Legislation includes provision to create a Justice Department deputy inspector general for the FBI
The FBI could come under new scrutiny courtesy of a bill approved by the House Judiciary Committee this week.
The committee approved by a voice vote the 21st Century Department of Justice Appropriations Authorization Act, sponsored by House Judiciary Committee Chairman F. James Sensenbrenner Jr. (R-Wis.). The act includes a provision to create a Justice Department deputy inspector general for the FBI.
"This legislation signifies a major step forward in our effort to improve the operations of the FBI," Sensenbrenner said.

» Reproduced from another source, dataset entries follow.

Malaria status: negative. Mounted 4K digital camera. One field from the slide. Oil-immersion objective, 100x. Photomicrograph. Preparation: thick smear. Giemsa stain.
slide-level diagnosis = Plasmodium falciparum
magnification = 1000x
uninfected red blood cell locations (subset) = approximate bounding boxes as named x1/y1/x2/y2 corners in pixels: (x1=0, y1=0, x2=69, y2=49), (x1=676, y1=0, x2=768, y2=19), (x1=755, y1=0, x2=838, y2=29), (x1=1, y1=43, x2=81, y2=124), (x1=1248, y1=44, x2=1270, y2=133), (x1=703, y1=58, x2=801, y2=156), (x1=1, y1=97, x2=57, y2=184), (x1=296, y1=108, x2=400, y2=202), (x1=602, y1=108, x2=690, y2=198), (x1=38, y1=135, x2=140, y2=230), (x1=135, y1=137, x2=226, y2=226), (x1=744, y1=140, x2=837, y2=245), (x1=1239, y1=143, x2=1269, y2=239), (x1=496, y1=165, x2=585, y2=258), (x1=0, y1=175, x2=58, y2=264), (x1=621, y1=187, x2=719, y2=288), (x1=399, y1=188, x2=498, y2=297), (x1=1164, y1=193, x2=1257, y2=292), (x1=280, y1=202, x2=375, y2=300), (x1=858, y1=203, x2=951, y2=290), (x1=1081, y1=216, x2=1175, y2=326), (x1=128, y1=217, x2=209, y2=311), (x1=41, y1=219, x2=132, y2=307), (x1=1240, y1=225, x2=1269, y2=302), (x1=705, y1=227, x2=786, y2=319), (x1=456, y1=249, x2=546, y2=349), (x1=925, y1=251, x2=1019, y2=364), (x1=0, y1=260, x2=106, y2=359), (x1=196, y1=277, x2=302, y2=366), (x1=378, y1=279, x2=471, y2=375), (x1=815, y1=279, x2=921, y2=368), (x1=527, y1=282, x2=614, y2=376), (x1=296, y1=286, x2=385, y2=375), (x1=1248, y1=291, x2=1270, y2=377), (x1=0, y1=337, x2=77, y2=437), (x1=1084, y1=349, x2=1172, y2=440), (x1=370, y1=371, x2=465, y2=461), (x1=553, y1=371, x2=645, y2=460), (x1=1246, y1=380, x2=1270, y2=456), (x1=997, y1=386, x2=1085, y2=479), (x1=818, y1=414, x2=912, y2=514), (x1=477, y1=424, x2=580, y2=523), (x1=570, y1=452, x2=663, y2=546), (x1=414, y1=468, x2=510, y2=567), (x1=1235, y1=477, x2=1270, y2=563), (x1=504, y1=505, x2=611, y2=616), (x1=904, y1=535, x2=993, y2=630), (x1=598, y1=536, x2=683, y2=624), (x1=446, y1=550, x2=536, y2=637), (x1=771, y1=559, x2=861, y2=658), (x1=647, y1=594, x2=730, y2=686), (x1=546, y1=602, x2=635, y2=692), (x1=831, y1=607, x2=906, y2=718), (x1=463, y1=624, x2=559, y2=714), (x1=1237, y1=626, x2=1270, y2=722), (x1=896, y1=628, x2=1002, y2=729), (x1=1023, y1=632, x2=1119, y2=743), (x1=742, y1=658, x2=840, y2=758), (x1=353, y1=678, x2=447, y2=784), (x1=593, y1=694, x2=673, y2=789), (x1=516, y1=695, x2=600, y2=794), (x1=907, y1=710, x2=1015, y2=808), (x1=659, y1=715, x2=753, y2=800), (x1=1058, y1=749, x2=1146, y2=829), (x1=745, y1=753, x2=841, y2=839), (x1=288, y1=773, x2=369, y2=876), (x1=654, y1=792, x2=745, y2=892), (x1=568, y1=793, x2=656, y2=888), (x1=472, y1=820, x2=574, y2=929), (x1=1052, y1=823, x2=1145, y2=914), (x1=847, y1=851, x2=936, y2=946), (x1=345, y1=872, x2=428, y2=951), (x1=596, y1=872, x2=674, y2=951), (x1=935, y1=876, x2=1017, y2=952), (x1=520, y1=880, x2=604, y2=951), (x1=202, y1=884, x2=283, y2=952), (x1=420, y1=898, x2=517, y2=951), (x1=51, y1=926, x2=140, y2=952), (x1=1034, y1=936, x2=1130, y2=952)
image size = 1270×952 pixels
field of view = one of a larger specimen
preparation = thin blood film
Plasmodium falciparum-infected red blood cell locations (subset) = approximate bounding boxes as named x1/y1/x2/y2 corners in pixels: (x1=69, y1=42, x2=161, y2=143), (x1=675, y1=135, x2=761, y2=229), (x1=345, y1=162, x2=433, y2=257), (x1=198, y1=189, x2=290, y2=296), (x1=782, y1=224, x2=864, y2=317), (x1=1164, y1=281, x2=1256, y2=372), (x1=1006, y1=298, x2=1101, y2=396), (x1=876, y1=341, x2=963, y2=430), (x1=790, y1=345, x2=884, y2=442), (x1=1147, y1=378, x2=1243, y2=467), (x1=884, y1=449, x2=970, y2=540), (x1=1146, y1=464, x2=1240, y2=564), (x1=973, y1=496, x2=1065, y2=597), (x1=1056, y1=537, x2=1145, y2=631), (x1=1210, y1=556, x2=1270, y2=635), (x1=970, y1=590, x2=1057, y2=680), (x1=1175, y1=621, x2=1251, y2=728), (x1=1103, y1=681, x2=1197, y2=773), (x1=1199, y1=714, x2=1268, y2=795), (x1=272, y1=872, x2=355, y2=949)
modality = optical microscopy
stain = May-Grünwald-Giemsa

The bill (H.R. 2215) also proposes a $10 million increase — to $55 million — in the Bush administration's fiscal 2002 budget request for the Justice Department's IG. The bill next goes to the full House for consideration.
In testimony before the Senate Judiciary Committee June 20, Justice IG Glenn Fine and former Justice IG Michael Bromwich both said that the IG's office has been hindered by lack of funding.
"The resources provided to us have not kept pace" with the IG's expanded responsibility or the Justice Department's explosive growth, Fine testified. The number of Justice employees has grown by 30 percent in the past eight years, he said, but the IG's office has lost more than 15 percent of its staff.
"Oversight requires resources — both the right people and sufficient funding," Bromwich said.
The FBI has been under increasing scrutiny because of problems in recent years, including the failure to turn over thousands of documents in connection with the trial of convicted Oklahoma City bomber Timothy McVeigh. The delay in handing over those documents has been blamed in part on the FBI's inadequate computers.
Four reviews of the FBI are ongoing. One is an internal review that Attorney General John Ashcroft ordered this week. For the other, more focused, reviews:
* The Justice IG's office is investigating the loss of the McVeigh documents and also the issues surrounding the arrest of Robert Hanssen, a longtime FBI counterintelligence agent who is accused of spying for the Russians for 15 years.
*A group led by former FBI and CIA director William Webster plans to make recommendations for improving the bureau's national security measures. The review was launched following Hanssen's arrest and is focusing on the FBI's IT security procedures, Webster said.
Ashcroft announced today that FBI deputy director Tom Pickard will serve as the acting director for the FBI beginning June 23, stepping in for Louis Freeh, who retired this week.